We present a retrospective study approach for evaluating mexiletine as an adjuvant oral analgesic drug for chronic neuropathic pain and evaluating it’s performance through the course of the treatment. Prior studies assessing the analgesic properties of oral mexiletine treatment have shown limited effectiveness but with prominent side effects limiting its use as an analgesic. However, recent studies such as Tremont-Lukats et al. revealed mexiletine’s analgesic efficacy for neuropathic pain in a meta-analysis (4). However, the mean decrease in pain score was 5-10% leading to question the use of mexelitine as a sole analgesic, but to possibly be used as adjuvant analgesic therapy, with its other clinical use (3,4).
This study is retrospective study and subject to bias inherent in such studies. Selection bias was minimized by including all patients presenting to HFHS Pain clinic with chronic neuropathic pain and were started on mexiletine following profound analgesic response to IV lidocaine infusion. Given that it is a retrospective study and IV lidocaine assignment was at the discretion of the treating physician individualized to patient specific treatment, we thus refrain from contrasting those who were prescribed mexiletine to those patients not prescribed mexiletine following the lidocaine infusion.
Recommendations for treatment are based on degree of evidence of analgesic efficacy, safety, ease of use and cost-effectiveness (5). Analgesic agents recommended for first-line treatments for Neuropathic pain are certain antidepressants (tricyclics) and anticonvulsants (gabapentin and pregabalin) (2,6). Second-line treatments recommended are serotonin noradrenaline reuptake inhibitors and topical lidocaine (2,6). Opioid analgesics are not recommended as part of a treatment regimen due to lesser evidence of efficacy (2, 3). However, our retrospective chart review supports mexiletine as an adjuvant with improved analgesic response profile on various neuropathic pain syndromes for prolonged analgesia in patients with various types neuralgia. However, further work is needed to evaluate the relative acceptance of mexiletine against other treatments of neuropathic pain and estimate predictors of mexiletine acceptance and evaluate prospectively if other drugs are better accepted than mexiletine (4).
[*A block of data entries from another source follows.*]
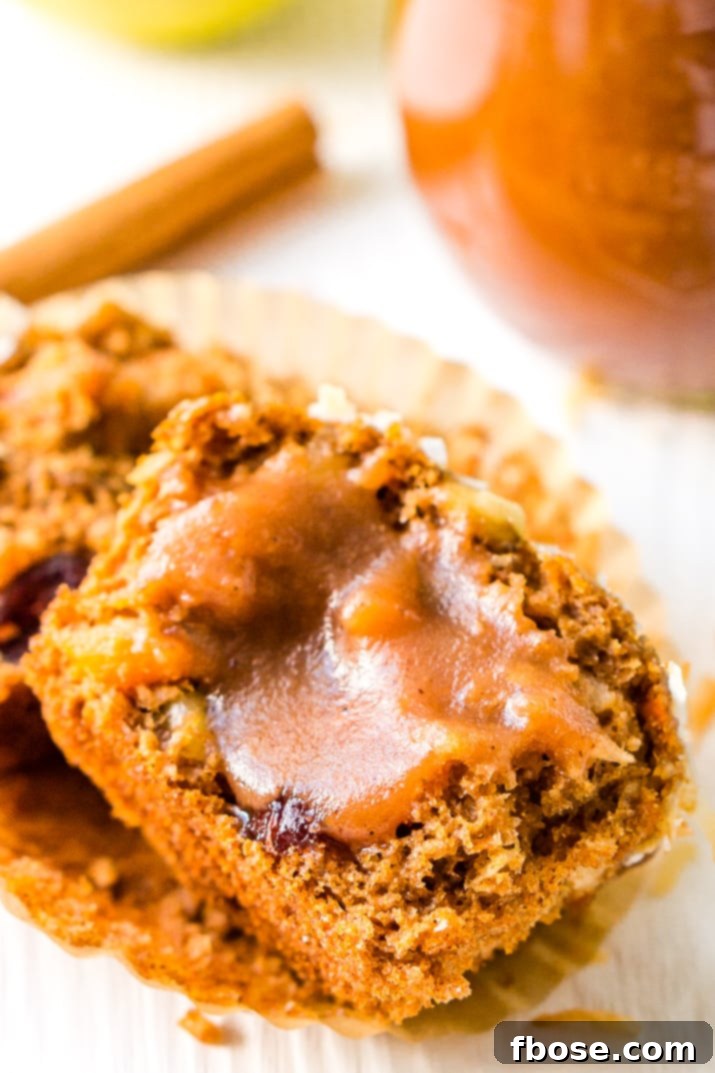 Homemade Apple Butter spread on a biscuit, perfect for a cozy fall breakfast.
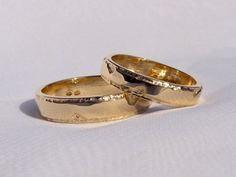 two gold wedding rings sitting on top of each other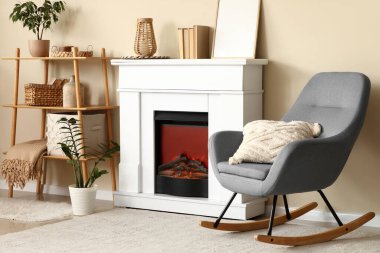 Şömineli oturma odası, raf ünitesi ve bej duvarın yanındaki gri sallanan sandalye.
Our retrospective chart review supports mexiletine as an adjuvant therapy to treat neuropathic pain with improved patient reported pain scores, pain disability index, PHQ-9 scores, and lower daily MME use. Further work is needed including a larger prospective study to evaluate mexiletine therapy against a control population and to evaluate prospectively if other drugs are better accepted than mexiletine (4,5,6).